Charlie Chaplin played the violin (and the cello) in a unique way: backwards – specially strung to be fretted with the right hand and bowed by the left. As the story goes, renowned violinist Jascha Heifetz once unwittingly picked up Chaplin’s violin to do a little showing off, only to screech out several discordant notes. Chaplin calmly took the violin, and whipped out some Bach. He then explained: “I am...made inside out and upside down. When I turn my back on you in the screen, you are looking at something as expressive as a face. I am back, foremost.” He can be seen but not heard playing the violin in The Vagabond, one of his earliest silent movies, and Limelight, in which he and “pianist” Buster Keaton destroy one another’s instruments before any actual music occurs.
Larry Fine (aka Louis Fienberg, aka Larry of the Three Stooges) began playing the violin as a child -- therapy for a bad chemical burn on his arm. The kid had chops, and was soon performing on local stages and studying to become a concert musician. Unable to keep from clowning around, Larry eventually incorporated his fiddle into a stand-up routine, riffing on it in between jokes in a style later made famous by Henny Youngman. Though he’s better known for prat-falls, Larry showcases his virtuosity in flicks like Punch Drunks and The Stooges Go Around the World in a Daze.

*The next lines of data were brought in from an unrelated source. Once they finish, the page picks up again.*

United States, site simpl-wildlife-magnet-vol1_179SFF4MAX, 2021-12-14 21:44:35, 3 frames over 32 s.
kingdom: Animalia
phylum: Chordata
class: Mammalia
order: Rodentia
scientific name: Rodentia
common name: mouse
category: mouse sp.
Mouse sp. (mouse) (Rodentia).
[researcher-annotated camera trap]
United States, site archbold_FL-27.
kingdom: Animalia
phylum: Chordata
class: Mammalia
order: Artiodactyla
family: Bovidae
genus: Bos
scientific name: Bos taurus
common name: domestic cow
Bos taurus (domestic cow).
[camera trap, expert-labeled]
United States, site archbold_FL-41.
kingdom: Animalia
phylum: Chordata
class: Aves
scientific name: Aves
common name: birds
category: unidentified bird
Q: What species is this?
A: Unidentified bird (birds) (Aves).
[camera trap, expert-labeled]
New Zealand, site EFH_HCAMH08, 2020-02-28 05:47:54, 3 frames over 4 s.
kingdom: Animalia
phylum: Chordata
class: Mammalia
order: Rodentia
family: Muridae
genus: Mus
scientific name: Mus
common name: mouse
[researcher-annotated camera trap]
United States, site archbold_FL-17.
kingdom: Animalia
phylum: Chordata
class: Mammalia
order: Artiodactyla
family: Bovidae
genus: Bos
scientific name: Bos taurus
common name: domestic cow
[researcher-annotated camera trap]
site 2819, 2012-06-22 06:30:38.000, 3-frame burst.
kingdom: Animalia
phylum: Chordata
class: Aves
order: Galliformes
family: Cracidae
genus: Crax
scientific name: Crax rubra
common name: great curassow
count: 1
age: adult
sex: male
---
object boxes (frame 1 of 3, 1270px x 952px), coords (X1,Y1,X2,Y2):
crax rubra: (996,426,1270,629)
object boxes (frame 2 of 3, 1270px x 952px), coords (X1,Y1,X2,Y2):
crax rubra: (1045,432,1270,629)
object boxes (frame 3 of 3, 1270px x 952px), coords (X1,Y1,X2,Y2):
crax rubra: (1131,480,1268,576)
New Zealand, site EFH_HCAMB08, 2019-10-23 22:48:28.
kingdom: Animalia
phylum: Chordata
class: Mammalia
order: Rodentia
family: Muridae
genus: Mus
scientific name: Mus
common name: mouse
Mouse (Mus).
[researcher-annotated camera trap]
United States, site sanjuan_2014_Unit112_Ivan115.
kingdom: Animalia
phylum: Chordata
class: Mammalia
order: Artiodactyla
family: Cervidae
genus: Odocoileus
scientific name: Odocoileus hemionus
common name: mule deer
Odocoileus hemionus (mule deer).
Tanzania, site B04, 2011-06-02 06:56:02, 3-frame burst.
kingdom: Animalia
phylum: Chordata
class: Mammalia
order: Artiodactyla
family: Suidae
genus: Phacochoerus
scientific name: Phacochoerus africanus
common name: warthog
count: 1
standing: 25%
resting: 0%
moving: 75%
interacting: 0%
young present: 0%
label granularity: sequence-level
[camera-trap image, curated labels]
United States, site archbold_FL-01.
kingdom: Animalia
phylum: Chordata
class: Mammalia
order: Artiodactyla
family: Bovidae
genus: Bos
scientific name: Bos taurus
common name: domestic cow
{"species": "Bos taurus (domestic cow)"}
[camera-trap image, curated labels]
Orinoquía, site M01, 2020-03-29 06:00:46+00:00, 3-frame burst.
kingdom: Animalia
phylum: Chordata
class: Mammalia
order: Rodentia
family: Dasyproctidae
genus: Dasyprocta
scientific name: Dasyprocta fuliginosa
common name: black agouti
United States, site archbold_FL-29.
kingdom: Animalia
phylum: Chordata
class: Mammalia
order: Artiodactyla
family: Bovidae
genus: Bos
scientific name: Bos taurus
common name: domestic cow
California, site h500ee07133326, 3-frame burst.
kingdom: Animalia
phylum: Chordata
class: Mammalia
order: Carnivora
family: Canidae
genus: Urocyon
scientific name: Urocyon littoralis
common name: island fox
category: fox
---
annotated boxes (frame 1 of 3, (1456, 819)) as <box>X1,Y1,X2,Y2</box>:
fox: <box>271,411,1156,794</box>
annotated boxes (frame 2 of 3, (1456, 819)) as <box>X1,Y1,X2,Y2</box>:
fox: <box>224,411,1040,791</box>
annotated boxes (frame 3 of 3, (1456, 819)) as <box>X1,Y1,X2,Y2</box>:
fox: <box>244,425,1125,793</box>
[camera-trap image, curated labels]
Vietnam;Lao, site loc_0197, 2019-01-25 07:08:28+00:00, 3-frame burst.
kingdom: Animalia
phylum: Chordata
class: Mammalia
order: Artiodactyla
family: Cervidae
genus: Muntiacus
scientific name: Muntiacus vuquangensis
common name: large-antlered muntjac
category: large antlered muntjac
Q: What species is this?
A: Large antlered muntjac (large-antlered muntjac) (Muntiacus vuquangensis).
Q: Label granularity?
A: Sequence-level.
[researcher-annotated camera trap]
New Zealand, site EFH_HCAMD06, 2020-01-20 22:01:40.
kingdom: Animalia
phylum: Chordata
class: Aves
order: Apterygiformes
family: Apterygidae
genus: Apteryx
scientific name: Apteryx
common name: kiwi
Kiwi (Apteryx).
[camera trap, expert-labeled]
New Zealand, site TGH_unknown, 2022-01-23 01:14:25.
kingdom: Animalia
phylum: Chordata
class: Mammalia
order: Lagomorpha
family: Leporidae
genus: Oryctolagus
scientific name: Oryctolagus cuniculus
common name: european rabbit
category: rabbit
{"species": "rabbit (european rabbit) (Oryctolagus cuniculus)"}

Marlene Dietrich spent her early years training to be a concert violinist, before a painful wrist problem and a pesky sex appeal forced her into Hollywood stardom. Her first performance was at a Mexican-themed Red Cross pageant, for which sixteen-year-old Marlene (who then preferred the name “Paul”) wore a boy’s suit and a sombrero. She later got a job accompanying silent movies, until she was fired – allegedly because her legs were too distracting for her fellow musicians. Forced to go into acting, she forever called the violin “the symbol of my broken dream.”